Le varianti del Covid hanno portato a un cambiamento delle regole per prevenire il contagio. Non basta più infatti la distanza di sicurezza di un metro. Così come non basta il vaccino per poter essere totalmente tranquilli. Ecco le nuove indicazioni contenute nel documento redatto da Inail con l’Istituto superiore di sanità, il ministero della Salute e l’Aifa, per cercare di contenere il dilagare delle varianti, che ormai hanno portato all’esplosione della terza ondata.

Varianti Covid: le nuove regole

La più grande novità per quanto riguarda le regole di comportamento riguarda il distanziamento sociale. Per evitare il contagio sarebbe opportuno aumentare la distanza minima, anche a tavola, ad almeno due metri laddove possibile.

Clienti al bar con mascherina
Clienti al bar con mascherina

Altre regole riguardano tutti i lavoratori, inclusi gli operatori sanitari, che sono ancora obbligati a continuare a utilizzare rigorosamente i dispositivi di protezione individuale, l’igiene delle mani e il distanziamento fisico, indipendentenente dallo stato di vaccinazione.
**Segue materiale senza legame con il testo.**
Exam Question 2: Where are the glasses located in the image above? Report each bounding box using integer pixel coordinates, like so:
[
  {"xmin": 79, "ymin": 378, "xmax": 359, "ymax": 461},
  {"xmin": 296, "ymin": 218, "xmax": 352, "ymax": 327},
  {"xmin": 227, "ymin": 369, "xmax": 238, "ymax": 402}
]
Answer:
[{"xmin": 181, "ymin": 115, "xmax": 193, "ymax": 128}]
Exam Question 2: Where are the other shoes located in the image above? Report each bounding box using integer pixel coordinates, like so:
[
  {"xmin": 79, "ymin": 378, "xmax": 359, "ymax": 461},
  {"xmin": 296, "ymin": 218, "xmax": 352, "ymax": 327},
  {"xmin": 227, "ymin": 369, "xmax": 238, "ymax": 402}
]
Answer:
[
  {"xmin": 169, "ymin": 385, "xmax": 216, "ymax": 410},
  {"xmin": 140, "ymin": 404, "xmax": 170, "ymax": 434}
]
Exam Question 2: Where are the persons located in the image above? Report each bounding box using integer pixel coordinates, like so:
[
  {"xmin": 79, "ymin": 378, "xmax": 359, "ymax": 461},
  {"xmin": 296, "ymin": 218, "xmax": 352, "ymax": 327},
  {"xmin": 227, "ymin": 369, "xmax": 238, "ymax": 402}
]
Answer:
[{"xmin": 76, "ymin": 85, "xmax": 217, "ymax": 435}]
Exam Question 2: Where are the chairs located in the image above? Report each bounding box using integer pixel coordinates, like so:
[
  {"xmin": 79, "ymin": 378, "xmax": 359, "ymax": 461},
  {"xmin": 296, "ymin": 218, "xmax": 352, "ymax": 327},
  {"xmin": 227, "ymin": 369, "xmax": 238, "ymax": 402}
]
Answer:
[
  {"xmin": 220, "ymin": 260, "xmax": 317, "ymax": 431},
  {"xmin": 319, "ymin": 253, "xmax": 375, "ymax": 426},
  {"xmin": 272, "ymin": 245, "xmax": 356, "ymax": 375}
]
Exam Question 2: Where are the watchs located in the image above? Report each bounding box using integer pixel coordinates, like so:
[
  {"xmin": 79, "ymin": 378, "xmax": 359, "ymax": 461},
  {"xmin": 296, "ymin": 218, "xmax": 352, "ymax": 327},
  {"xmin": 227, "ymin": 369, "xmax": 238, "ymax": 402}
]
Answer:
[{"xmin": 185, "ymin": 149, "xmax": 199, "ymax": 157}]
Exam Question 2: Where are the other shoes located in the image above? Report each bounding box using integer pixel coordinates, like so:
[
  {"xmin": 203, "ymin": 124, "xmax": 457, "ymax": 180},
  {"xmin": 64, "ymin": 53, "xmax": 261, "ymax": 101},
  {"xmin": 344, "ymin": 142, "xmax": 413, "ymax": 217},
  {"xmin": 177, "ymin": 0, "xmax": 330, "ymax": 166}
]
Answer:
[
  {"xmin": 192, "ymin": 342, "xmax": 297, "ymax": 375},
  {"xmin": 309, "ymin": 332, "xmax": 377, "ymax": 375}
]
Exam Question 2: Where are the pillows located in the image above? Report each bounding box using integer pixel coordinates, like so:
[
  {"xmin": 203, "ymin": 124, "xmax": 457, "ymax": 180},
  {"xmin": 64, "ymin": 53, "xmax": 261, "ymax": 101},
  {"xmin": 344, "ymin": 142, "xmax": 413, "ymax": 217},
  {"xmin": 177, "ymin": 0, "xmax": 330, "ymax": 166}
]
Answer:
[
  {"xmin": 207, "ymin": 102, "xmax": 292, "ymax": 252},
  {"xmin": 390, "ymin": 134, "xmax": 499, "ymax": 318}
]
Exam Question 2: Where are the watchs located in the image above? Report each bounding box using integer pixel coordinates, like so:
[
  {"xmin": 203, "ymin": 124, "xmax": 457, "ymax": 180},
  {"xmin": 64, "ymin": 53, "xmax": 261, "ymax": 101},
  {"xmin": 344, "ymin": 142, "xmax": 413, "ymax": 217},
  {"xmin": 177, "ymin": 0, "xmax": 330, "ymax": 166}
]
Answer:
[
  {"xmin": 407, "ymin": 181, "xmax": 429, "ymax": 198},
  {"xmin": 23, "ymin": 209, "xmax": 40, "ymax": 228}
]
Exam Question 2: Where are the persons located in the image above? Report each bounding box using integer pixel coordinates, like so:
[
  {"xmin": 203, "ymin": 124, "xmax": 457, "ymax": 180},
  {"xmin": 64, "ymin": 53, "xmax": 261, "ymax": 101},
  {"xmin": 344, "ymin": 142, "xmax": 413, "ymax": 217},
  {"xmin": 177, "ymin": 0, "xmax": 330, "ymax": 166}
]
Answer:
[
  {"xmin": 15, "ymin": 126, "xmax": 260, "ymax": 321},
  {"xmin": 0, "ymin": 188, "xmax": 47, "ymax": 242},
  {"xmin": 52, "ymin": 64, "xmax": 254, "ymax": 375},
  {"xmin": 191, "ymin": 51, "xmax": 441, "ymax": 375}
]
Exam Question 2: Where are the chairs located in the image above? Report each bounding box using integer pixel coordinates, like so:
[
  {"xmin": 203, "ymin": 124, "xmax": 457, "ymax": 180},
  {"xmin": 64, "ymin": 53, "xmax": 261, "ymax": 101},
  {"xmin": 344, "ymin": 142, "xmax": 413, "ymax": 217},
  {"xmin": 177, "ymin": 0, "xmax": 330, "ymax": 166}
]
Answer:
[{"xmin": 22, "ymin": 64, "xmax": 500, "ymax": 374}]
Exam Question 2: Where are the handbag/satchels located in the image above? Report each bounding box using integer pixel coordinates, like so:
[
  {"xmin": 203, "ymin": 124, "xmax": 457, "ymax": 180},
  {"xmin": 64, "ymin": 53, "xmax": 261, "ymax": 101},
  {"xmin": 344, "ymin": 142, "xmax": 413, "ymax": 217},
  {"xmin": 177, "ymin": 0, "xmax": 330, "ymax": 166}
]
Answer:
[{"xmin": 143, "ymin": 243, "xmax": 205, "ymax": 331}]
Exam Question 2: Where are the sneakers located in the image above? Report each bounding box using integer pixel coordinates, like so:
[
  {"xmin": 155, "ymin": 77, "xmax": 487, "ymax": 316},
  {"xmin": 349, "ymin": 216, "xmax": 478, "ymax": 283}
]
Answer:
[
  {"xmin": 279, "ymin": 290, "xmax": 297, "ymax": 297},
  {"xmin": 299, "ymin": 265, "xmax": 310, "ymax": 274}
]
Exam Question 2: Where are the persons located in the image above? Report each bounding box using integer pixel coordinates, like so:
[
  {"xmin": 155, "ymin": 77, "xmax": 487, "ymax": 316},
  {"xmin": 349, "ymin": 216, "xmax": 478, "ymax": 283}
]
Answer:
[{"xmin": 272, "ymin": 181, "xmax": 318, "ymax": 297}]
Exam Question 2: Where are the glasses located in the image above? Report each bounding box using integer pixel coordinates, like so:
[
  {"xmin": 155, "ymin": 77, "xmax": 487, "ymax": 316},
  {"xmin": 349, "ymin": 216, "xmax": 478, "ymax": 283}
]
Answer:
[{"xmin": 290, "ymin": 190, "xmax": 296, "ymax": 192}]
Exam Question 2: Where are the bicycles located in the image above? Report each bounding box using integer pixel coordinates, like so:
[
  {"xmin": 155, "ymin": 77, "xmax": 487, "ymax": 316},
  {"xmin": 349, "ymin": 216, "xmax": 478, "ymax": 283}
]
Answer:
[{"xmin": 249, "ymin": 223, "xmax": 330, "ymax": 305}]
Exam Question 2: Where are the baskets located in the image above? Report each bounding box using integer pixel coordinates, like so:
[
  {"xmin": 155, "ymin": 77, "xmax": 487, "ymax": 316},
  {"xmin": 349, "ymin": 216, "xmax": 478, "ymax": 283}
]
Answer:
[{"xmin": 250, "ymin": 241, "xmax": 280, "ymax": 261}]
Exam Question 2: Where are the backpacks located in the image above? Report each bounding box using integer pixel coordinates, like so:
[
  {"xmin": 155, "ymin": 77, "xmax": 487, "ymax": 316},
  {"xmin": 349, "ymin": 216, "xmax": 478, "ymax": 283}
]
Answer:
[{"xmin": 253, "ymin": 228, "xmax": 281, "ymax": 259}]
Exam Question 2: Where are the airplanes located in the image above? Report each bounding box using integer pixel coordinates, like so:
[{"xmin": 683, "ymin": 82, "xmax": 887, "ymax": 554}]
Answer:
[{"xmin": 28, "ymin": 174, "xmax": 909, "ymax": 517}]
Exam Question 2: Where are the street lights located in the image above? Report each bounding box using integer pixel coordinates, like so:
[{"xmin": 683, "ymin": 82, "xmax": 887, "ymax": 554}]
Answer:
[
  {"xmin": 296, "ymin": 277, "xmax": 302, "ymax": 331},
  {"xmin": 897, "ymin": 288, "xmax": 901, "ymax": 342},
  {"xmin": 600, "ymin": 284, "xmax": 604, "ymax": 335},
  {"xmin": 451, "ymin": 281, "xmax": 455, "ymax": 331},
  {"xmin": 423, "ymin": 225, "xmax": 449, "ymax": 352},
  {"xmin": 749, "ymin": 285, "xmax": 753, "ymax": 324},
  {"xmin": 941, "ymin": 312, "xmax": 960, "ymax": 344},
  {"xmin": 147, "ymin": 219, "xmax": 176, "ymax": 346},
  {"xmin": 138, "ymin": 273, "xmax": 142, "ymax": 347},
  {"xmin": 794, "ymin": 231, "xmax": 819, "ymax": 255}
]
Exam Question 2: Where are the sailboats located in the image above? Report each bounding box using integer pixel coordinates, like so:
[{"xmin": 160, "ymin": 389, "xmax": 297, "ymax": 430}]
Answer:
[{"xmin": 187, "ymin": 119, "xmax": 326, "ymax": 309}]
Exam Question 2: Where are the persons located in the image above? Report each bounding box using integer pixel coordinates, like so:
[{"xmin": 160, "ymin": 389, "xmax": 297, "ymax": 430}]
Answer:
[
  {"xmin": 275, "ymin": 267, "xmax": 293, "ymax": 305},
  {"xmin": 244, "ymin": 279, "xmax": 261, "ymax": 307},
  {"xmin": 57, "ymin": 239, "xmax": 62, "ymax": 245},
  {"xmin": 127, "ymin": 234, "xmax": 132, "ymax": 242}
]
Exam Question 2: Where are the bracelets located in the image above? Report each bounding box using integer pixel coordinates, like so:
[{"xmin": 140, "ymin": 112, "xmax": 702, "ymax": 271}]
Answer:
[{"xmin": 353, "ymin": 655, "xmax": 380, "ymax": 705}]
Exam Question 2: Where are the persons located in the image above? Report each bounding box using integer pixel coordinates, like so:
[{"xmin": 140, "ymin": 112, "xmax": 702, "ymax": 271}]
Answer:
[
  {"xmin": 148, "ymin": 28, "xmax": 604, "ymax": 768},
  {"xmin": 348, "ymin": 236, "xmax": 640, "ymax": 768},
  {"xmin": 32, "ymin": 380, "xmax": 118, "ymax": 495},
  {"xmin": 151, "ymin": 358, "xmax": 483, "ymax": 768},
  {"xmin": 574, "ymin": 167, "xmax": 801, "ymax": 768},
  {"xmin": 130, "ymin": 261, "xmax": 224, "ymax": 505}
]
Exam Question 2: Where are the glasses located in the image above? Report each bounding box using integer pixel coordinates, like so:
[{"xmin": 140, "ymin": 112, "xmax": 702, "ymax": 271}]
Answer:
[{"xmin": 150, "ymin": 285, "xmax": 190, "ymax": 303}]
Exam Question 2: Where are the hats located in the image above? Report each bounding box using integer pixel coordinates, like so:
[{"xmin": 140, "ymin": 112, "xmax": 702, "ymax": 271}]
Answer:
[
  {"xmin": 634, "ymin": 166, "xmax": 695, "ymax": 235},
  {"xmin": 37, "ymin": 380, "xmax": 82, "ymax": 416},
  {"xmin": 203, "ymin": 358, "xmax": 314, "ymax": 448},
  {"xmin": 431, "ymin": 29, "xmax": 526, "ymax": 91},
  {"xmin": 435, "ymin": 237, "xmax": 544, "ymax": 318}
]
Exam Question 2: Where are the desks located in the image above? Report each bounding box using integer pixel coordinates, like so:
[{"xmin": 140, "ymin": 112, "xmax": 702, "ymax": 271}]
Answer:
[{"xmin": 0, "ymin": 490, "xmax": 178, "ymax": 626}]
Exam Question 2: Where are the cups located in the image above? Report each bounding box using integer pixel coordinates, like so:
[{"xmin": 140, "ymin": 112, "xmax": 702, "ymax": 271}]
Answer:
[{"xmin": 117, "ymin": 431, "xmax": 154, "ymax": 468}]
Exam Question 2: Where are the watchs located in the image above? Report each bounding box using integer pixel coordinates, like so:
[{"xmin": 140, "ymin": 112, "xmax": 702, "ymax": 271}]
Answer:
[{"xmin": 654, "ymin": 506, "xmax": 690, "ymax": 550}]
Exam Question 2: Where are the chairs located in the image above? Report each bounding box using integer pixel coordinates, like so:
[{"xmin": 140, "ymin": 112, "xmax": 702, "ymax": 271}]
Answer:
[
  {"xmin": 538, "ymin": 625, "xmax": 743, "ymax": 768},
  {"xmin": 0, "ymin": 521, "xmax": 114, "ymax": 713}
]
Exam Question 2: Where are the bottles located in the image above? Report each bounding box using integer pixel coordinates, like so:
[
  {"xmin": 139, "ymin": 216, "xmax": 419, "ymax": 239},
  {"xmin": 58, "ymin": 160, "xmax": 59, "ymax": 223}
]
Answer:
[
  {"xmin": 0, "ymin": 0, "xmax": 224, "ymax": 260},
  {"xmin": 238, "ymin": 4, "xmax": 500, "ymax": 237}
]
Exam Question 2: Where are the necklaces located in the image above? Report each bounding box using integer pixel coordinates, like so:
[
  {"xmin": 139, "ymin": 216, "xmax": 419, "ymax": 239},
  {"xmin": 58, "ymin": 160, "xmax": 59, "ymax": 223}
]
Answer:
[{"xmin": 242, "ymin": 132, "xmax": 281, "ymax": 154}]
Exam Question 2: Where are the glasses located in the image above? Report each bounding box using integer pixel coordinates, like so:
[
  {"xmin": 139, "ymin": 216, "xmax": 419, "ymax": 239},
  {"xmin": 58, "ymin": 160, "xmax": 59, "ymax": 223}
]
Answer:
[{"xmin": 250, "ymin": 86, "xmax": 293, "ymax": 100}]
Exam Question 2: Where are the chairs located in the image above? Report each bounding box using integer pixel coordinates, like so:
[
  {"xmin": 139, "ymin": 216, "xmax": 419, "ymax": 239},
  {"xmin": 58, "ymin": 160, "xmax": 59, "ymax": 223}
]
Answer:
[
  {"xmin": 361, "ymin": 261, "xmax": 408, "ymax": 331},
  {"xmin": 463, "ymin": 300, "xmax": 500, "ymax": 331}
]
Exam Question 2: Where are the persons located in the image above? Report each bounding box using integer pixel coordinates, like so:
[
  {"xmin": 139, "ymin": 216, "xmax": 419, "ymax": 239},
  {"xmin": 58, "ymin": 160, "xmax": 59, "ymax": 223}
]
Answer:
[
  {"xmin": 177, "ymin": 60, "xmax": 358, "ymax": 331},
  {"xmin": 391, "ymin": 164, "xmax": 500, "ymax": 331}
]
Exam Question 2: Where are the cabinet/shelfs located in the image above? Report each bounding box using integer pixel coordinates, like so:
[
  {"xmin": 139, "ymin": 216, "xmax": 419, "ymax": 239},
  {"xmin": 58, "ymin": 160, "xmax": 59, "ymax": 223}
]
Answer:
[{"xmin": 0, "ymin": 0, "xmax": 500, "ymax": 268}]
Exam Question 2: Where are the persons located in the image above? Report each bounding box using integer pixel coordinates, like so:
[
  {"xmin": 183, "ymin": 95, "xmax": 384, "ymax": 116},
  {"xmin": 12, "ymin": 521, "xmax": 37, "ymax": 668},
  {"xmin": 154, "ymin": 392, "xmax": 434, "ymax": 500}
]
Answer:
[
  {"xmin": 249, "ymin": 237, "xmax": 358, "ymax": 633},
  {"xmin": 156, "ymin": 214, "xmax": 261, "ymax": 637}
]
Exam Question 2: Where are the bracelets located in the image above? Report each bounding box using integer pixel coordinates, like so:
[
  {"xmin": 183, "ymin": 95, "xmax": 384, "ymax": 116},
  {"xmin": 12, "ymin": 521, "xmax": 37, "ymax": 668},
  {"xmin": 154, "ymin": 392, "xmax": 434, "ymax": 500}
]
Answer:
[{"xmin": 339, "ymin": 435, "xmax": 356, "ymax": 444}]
In altre parole, è ancora necessario mantenere alta la guardia in ogni situazione in cui si entra in contatto con persone al di fuori dei propri familiari stretti o conviventi, avendo le varianti delle caratteristiche da non sottovalutare.

Varianti Covid: anche i vaccinati rischiano

La pubblicazione mette in luce un altro aspetto relativo alla vaccinazione. Anche chi è già stato sottoposto al vaccino non è immune al Covid, visto che nessun vaccino è efficace al 100%. La risposta immunitaria a ogni vaccinazione varia di soggetto in soggetto e la durata della protezione non è ancora stata definita, essendo ancora nelle prime fasi della campagna vaccinale.

Vaccino Covid-19
Vaccino Covid-19

Nel documento viene poi specificato che il vaccino non rende del tutto immuni dal contagio, anche se il rischio è ovviamente più contenuto. Chi ha già avuto il vaccino deve adottare le stesse indicazioni valide per tutti gli altri, a prescindere dal numero di dosi e dalla tipologia di vaccino. Ad esempio, se un vaccinato diventa ‘contatto stretto’ di un contagiato, deve osservare una quarantena dai dieci ai quattordici giorni, purché asintomatico.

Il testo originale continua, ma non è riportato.